WASHINGTON, D.C. - The U.S. Environmental Protection Agency and environmental groups that had sued the agency in the U.S. District Court for the District of Columbia alleging violations of federal law that had the potential to contaminate groundwater on Dec. 15 reached an agreement to dismiss the case without prejudice. The plaintiffs had argued that the EPA wrongly allowed hydraulic fracturing companies to remain exempt from listing the chemicals they use in fracking on the Toxics Release Inventory (TRI) (Environmental Integrity Project, et al. v. U.S. Environmental Protection Agency, No. 15-17, D. D.C.).
NEW YORK - A New York jury on Nov. 30 found former New York politician Sheldon Silver guilty of all charges, including claims that he received millions of dollars in referral fees from Weitz & Luxenberg after directing research funds to a doctor so he would steer patients to the asbestos powerhouse law firm (United States of America v. Sheldon Silver, No. 15-93, S.D. N.Y.).
TRENTON, N.J. - The Locomotive Inspection Act (LIA) focuses on the equipment and preempts state law asbestos claims regardless of the operator, a New Jersey appellate court held in affirming summary judgment for five companies Nov. 19 (Estate of Sandra Brust and Philip Brust, et al. v. ACF Industries LLC, f/k/a American Care & Foundry Co., et al., No. A-3431-13T4, N.J. Super., App. Div.).
PHILADELPHIA - A manufacturer can be held liable under maritime law for asbestos-containing replacement parts where it designed its compressors with those parts in mind, a couple told the Third Circuit U.S. Court of Appeals on Nov. 16 (In re: Asbestos Products Liability Litigation, McAfee v. Various defendants, No. MDL 875, 13-6856, E.D. Pa.).
JACKSONVILLE, Fla. - Allegations of legal malpractice by the daughter of a smoker who failed to join the class of plaintiffs in Engle v. Liggett Grp. Inc. (945 So. 2d 1246 [Fla. 2006]) should be dismissed as untimely pursuant to Federal Rule of Civil Procedure 12(b)(6), a law firm and several of its attorneys argued Nov. 12 in a Florida federal court (Shirley Spooner v.
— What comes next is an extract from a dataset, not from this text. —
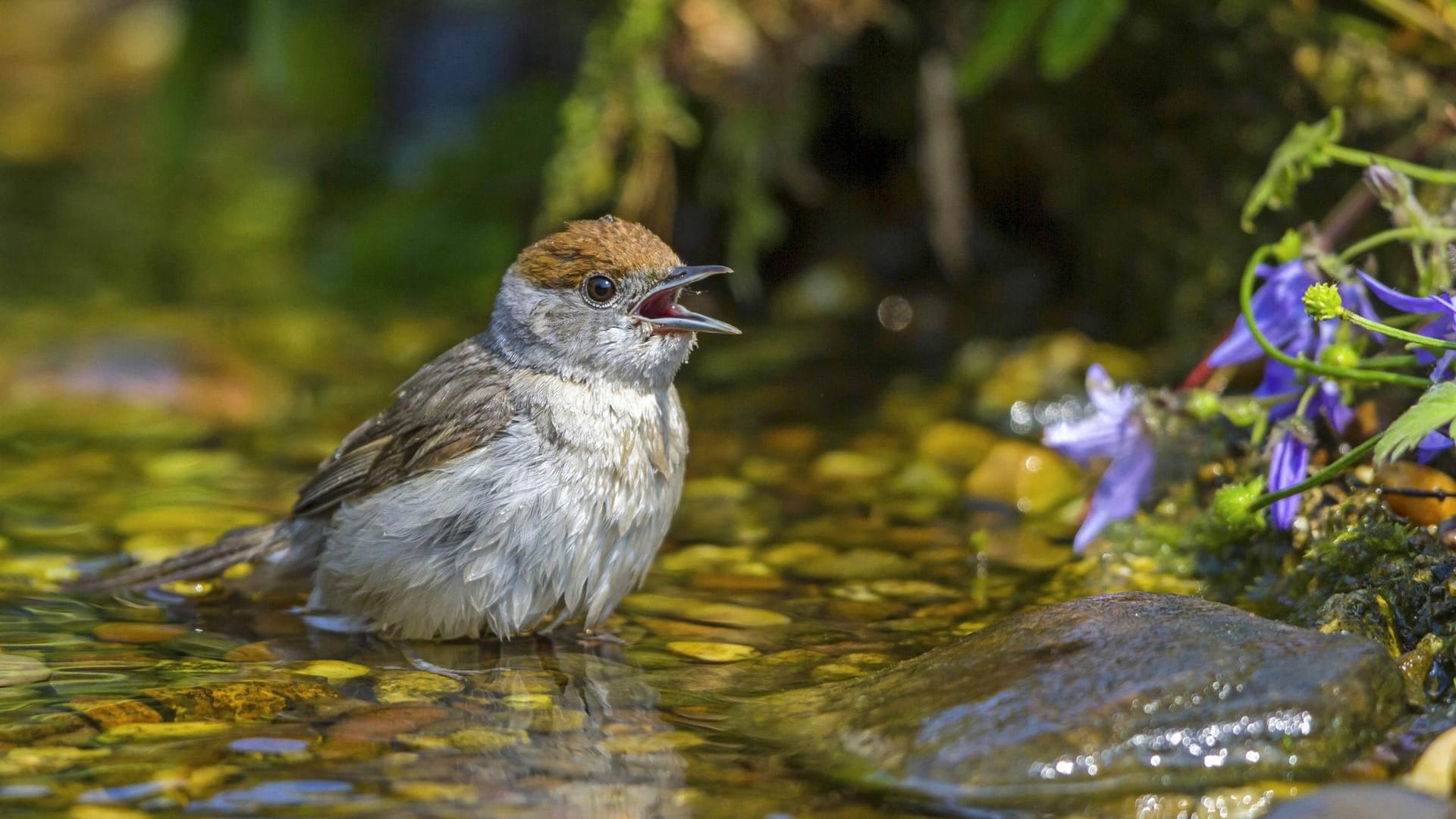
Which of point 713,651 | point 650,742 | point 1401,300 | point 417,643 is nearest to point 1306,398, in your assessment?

Lieff Cabraser Heimann & Bernstein LLP et al., No. 15-1330, M.D. Fla.).
WASHINGTON, D.C. - On Nov. 10, a group of tobacco companies moved for recusal of the District of Columbia federal judge assigned to their lawsuit against the U.S. Food and Drug and Administration over disputed marketing regulations, asserting that the judge's former tenure as partner in a law firm that provided counsel in an FDA-related campaign made recusal necessary (Philip Morris USA Inc., et al. v. U.S. Food and Drug Administration, No. 1:15-cv-01590, D. D.C.).
LOS ANGELES - Monsanto Co., which was sued by a man who contends that he developed cancer as a result of exposure to a toxic chemical that is an active ingredient in a line of herbicides the company manufactured, on Nov. 9 filed a brief in California federal court contending that the case should be dismissed because the claims are preempted by federal law (Enrique Rubio v. Monsanto Company, No. 15-7426, C.D. Calif.).